■ WRITTEN EXERCISE
Copy every line of the records below word for word, leaving out the pictures.

Part of a data file
## Start

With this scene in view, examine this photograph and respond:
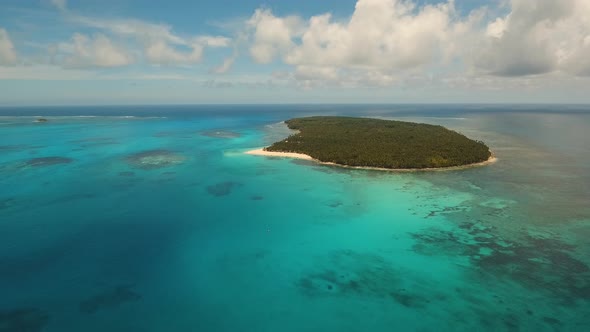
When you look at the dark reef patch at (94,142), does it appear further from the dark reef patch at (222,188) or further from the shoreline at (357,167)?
the dark reef patch at (222,188)

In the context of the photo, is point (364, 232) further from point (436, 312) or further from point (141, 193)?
point (141, 193)

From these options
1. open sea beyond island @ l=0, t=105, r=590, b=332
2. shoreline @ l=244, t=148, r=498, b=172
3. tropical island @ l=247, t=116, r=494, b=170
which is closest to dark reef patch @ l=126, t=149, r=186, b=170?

## End

■ REPLY TO THE TASK
With this scene in view, examine this photograph and respond:
When you look at the dark reef patch at (94,142), does it appear further from the dark reef patch at (222,188) or further from the shoreline at (357,167)?
the dark reef patch at (222,188)

In the context of the photo, is point (364, 232) further from point (436, 312) or further from point (141, 193)?
point (141, 193)

From these options
1. open sea beyond island @ l=0, t=105, r=590, b=332
2. shoreline @ l=244, t=148, r=498, b=172
3. tropical island @ l=247, t=116, r=494, b=170
which is closest to dark reef patch @ l=126, t=149, r=186, b=170?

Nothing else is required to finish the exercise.